[Reading passage]
A month ago, my 6MO incurred quite a bit of sleep debt due to missed naps, over-tiredness, and occasional later bedtimes (730PM). I noticed he was waking up often in the night and especially between the hours of 4AM to 5AM. As a result, he was not well rested and had to catch up on his sleep in the day. His morning wake time was extremely short and he was basically using the morning as an extension of his night sleep. This disrupted his circadian rhythm quite a bit and during times where he should be energetic and active, he was listless and tired (yawned quite often).
NOTE: Wake time for a 6MO is approximately 2 hours (can be 1.5h in the morning to max 2.5h before bedtime).
I read books by Weissbluth, Ferber, and several online blogs by experienced mommies. Initially I took Ferber's advice by limiting his sleep hours and pushing bedtime later, boy this was a HUGE DISASTER.

Dataset excerpts

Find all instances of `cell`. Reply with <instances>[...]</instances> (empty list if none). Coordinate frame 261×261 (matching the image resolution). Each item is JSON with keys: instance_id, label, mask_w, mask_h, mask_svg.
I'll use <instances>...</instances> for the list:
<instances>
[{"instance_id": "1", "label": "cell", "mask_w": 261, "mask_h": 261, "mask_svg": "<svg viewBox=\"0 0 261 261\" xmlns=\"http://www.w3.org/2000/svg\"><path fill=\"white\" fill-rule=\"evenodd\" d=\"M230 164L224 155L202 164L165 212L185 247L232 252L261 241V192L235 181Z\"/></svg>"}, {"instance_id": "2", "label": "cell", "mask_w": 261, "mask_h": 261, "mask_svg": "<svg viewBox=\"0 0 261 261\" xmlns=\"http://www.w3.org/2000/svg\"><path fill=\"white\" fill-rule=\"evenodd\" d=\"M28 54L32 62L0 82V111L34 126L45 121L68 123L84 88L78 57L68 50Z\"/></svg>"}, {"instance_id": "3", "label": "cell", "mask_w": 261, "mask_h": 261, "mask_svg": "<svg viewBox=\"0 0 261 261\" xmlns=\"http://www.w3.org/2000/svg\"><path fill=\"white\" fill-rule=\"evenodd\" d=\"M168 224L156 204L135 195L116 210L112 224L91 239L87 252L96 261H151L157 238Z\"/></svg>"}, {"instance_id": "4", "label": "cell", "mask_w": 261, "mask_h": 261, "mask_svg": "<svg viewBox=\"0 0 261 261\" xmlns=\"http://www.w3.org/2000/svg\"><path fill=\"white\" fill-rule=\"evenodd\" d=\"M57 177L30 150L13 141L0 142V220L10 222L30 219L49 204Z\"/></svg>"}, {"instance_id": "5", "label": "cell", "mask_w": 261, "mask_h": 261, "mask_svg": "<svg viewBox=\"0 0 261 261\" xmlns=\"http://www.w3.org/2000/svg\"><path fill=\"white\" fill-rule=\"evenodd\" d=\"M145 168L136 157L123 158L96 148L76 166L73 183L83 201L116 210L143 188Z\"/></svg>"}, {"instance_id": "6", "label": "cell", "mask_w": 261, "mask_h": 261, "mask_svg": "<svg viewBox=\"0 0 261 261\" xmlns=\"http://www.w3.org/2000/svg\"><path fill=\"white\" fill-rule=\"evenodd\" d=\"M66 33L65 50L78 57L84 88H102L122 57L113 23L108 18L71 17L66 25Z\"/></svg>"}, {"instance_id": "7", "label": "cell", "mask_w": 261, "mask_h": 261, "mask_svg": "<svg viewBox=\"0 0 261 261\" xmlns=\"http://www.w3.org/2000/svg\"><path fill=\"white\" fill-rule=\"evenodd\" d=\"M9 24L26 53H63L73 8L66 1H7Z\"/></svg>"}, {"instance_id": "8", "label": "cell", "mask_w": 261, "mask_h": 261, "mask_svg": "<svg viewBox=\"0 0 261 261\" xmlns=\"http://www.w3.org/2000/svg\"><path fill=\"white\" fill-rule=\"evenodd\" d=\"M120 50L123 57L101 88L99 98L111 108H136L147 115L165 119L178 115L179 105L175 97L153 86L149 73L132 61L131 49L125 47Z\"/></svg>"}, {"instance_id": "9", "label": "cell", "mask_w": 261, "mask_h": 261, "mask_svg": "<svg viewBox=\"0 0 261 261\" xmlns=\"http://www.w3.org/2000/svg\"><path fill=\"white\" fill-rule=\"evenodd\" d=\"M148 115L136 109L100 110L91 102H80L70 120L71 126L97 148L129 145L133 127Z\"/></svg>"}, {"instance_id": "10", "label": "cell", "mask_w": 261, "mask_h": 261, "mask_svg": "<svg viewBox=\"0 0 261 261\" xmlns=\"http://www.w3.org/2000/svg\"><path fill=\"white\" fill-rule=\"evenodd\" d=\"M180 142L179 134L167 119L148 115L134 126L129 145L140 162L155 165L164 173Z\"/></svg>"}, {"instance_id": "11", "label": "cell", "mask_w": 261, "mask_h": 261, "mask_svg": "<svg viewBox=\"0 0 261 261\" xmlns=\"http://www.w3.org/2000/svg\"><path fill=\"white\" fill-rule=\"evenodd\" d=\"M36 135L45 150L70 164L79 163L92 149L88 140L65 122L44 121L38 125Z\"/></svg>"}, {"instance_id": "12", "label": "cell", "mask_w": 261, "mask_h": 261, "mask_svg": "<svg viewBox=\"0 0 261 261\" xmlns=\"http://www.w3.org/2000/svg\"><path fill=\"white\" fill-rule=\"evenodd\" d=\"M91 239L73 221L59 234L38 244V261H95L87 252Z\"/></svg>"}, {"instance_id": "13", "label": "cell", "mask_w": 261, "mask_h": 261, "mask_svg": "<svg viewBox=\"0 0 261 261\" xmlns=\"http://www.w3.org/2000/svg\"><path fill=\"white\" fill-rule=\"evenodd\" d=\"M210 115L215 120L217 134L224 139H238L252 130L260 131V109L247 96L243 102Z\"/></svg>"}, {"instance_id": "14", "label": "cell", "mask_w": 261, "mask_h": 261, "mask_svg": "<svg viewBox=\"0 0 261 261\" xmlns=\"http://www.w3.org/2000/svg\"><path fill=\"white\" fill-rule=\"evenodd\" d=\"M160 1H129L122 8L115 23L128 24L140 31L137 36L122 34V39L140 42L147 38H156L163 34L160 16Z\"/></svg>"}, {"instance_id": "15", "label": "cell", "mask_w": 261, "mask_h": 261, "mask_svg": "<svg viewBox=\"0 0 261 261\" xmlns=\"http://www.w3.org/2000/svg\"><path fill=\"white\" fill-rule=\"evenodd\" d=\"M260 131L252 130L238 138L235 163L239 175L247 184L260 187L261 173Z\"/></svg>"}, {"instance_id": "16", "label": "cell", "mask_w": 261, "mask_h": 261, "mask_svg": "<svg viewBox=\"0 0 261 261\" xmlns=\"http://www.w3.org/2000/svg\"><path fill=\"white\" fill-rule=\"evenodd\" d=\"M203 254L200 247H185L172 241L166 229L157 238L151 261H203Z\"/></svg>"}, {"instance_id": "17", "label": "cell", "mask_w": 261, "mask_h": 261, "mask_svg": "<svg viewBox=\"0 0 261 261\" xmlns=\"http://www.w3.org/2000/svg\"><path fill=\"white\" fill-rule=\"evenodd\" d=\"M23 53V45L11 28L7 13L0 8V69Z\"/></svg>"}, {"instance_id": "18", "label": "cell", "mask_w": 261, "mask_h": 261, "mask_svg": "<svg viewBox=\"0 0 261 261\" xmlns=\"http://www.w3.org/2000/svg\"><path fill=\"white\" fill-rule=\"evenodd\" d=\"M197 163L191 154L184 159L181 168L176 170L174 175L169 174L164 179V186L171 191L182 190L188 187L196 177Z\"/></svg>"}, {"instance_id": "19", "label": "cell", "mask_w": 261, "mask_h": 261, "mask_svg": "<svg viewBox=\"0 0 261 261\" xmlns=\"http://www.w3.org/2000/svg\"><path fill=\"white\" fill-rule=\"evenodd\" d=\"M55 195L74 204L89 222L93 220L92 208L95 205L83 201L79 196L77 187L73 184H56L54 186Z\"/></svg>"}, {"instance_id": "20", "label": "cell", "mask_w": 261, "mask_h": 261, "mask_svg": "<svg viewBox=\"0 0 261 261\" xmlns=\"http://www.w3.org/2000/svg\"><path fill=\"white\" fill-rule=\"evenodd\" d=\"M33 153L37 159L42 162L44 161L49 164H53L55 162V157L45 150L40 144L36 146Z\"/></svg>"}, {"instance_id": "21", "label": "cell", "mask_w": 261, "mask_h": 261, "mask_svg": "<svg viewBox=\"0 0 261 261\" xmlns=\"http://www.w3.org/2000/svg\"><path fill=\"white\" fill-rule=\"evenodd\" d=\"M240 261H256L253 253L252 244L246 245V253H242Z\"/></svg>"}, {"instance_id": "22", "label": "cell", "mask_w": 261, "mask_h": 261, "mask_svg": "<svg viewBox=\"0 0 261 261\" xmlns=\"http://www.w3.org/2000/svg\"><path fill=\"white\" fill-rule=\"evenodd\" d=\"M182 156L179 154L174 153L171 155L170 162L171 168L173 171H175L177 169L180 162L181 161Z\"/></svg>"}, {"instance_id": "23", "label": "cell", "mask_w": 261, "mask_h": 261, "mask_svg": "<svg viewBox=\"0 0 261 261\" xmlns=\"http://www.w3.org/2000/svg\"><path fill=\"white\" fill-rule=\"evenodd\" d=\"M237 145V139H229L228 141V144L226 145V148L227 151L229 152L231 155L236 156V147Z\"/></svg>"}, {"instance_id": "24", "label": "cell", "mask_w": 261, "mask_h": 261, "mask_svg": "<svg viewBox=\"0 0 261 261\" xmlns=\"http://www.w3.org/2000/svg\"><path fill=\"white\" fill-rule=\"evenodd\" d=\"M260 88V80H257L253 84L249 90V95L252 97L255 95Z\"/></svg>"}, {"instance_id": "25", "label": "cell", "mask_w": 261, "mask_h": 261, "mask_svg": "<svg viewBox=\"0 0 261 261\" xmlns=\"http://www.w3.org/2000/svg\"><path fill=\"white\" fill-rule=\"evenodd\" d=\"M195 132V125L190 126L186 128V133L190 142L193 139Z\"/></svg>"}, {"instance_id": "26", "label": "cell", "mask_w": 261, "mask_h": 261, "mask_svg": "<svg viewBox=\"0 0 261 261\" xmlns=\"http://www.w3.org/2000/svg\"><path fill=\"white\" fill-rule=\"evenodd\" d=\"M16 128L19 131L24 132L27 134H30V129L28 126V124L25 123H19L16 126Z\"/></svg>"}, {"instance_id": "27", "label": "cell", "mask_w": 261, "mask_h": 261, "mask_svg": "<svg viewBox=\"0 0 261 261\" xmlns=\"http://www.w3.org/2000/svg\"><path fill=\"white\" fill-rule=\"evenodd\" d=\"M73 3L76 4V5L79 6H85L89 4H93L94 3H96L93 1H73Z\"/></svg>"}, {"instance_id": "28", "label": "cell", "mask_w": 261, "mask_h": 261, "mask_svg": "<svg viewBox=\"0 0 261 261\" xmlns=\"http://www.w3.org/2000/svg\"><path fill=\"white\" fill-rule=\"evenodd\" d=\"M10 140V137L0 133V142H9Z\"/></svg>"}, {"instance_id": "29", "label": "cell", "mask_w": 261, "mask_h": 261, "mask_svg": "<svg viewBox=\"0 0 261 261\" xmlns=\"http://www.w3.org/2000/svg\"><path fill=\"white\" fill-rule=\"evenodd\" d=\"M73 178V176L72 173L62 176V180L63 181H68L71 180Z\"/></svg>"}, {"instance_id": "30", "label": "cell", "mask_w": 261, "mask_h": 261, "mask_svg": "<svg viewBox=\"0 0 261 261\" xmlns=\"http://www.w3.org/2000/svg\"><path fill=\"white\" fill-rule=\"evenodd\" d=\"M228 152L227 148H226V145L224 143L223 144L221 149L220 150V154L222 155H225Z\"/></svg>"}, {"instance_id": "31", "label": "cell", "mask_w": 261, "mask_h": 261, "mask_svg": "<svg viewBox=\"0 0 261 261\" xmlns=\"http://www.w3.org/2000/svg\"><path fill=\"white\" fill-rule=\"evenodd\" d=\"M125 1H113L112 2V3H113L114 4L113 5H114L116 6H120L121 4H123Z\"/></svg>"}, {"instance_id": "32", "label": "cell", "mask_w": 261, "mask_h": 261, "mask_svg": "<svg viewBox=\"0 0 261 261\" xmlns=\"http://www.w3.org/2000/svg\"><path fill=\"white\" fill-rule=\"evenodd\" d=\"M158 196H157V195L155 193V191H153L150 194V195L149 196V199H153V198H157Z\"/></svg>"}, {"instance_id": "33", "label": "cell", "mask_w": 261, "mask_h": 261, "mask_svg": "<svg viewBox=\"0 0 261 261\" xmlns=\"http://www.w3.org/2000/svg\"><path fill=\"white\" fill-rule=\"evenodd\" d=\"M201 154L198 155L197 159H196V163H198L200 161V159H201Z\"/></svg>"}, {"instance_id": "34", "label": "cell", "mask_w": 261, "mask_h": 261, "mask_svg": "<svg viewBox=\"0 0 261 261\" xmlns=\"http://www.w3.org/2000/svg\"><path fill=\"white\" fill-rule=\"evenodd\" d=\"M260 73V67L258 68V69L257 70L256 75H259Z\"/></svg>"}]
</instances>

[Activities]
1: Write out the baby sleep post word for word, everything from "NOTE: Wake time" down to "a HUGE DISASTER.".
2: Pick up the post about the baby's sleep right after its last sentence and write what comes next.
The rows have nothing to do with what you're asked to do here.

[Responses]
1:
NOTE: Wake time for a 6MO is approximately 2 hours (can be 1.5h in the morning to max 2.5h before bedtime).
I read books by Weissbluth, Ferber, and several online blogs by experienced mommies. Initially I took Ferber's advice by limiting his sleep hours and pushing bedtime later, boy this was a HUGE DISASTER.

2:
I recalled what my sleep consultant mentioned, "Sleep begets sleep" and this was also mentioned by Weissbluth and several other sleep experts. I plucked up the courage to push his bedtime early (sleep by 5.30PM), once even as early as 4.30PM, and over a period of one and a half weeks, he managed to recover his sleep debt.
On days where naps are terrible (less than the desired amount) or missed, a 5.30PM bedtime is recommended or depending on your family's schedule, as early as 1h to 1.5h before typical bedtime. Many parents think that a later bedtime is better for their babies as it pushes their wake up time. NOT TRUE (unless your baby naps MUCH MORE than the desired amount in the day)!
Babies' bedtime should come in approximately between 12 to 13 hours after their morning awake timing. For example, a 6MO wakes at 8AM. She should be asleep by 9PM to have at least 11 hours of sleep.
An earlier bedtime does not mean that babies will wake up earlier. In fact, an earlier bedtime allows their cortisol (stress hormone) levels to drop further such that between 4AM-5AM, the cortisol:melatonin ratio will be lowered to extend sleep (easier to fall back to sleep despite being in the light sleep zone) in contrast to having a situation where your baby finds it hard to get back to sleep and is up crying.
It's like us adults, waking up at the wrong time and taking forever to enter snooze land. Babies are more sensitive (and impatient) than us hence they will cry out more during prolonged and frustrated night awakenings.